Varias generaciones de cinéfilos acudíamos casi con fervor religioso a sesiones de cine-clubs durante décadas. En aquellas salas, con frecuencia frías y desangeladas, tuvimos la oportunidad de ver películas que, o bien los intereses comerciales o bien la censura, nos hurtaban a nuestra curiosidad de entusiastas aficionados. En el caso de la ciudad de València y en cine-clubs como el Imagen, el Magister o el CEM descubrimos a fondo la obra de maestros españoles como Luis García-Berlanga, Carlos Saura o Basilio Martín Patino; quedamos deslumbrados por los filmes de François Truffaut, Eric Rohmer y otros artífices de la nouvelle vague francesa; o vimos con ojos ávidos películas de cinematografías lejanas que nos permitían comprender épocas y países distintos, abrir nuestros horizontes. En definitiva, aprendimos a amar el cine y a debatir sus significados y sus emociones. Aquellas agrupaciones de aficionados al cine que presentaban y discutían las películas en sesiones privadas habían nacido en París en los años veinte del pasado siglo. Llegaron a España, poco después, a través de intelectuales como el cineasta Luis Buñuel o el escritor Ramón Gómez de la Serna que organizaron en el madrileño Palacio de la Prensa el estreno de El cantor de jazz, el primer largometraje sonoro de la historia. Más tarde, con altibajos y al compás de guerras y represiones, los cine-clubs pervivieron hasta la década de los sesenta cuando las Universidades dieron un nuevo impulso al estudio del cine como la mayor manifestación artística del siglo XX. De hecho, muchos críticos, cineastas, periodistas culturales o historiadores y, por supuesto multitud de aficionados, se formaron en aquellas sesiones en aulas universitarias abiertas al público.

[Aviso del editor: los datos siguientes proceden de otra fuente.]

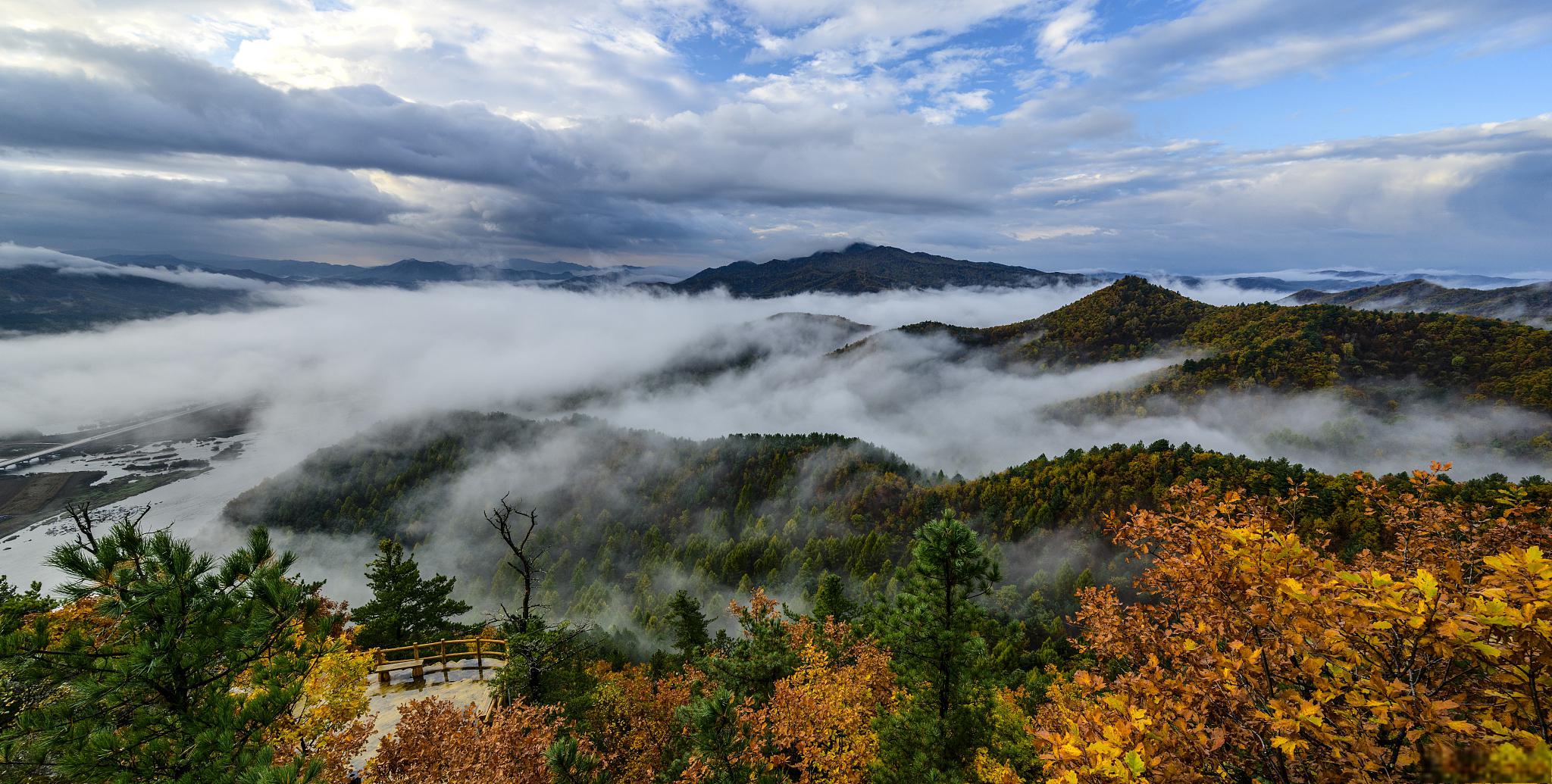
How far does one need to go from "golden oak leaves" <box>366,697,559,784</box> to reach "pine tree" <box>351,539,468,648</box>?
2654 centimetres

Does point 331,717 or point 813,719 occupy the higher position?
point 331,717

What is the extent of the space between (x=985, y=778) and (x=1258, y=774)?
17.7m

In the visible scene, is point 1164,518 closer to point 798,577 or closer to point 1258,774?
point 1258,774

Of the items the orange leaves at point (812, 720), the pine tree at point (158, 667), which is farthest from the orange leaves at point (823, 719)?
the pine tree at point (158, 667)

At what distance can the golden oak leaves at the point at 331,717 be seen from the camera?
13.3 meters

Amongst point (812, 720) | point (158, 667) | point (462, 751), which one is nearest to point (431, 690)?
point (462, 751)

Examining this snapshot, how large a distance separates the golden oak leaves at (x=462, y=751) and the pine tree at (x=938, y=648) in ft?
46.8

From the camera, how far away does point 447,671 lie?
23.5 m

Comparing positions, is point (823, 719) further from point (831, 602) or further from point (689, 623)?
point (831, 602)

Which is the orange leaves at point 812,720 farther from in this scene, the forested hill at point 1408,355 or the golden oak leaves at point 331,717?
the forested hill at point 1408,355

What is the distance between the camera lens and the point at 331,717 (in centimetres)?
1564

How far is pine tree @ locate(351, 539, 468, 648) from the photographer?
3906cm

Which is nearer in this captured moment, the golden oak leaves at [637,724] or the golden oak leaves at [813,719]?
the golden oak leaves at [813,719]

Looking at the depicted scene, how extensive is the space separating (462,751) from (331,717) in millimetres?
4765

Pero los hábitos de ocio y consumo cultural han cambiado radicalmente desde la revolución de Internet. Por ello, poco a poco, el cine está dejando de ser un rito social y una ocasión para el debate para convertirse en un acto privado y doméstico. A partir de las plataformas digitales, de la mejora de la calidad de las series y de una oferta infinita de títulos una mayoría de espectadores prefiere ver una película desde la comodidad de su sillón favorito, solos o en reducida compañía. Así las cosas, cercanos están ya los días en los que las salas de cine quedarán limitadas a proyecciones de grandes estrenos de Hollywood en centros comerciales o a filmes minoritarios de autor en versión original. El cine intermedio, aquel que oscila entre lo comercial y lo artístico restará confinado en las pequeñas pantallas caseras. Del mismo modo las cinematografías no hegemónicas, es decir, todas salvo la de Estados Unidos tendrán enormes dificultades para abrirse paso en la jungla del mercado. No obstante, subsisten y subsistirán grupos entusiastas de buenos aficionados que no se resignan a que el cine pierda su imprescindible papel de riqueza cultural, de acicate para un debate social y de acontecimiento colectivo. He sido testigo reciente de ese admirable empeño en el cine club Luis Buñuel, de Elche, que me invitó a un coloquio sobre Luis García-Berlanga. Su labor permite, ni más ni menos, que una ciudad de 230.000 habitantes pueda disfrutar de un cine interesante y plural que vaya más allá de Supermán o La guerra de las galaxias. Por todo ello, ánimo y enhorabuena.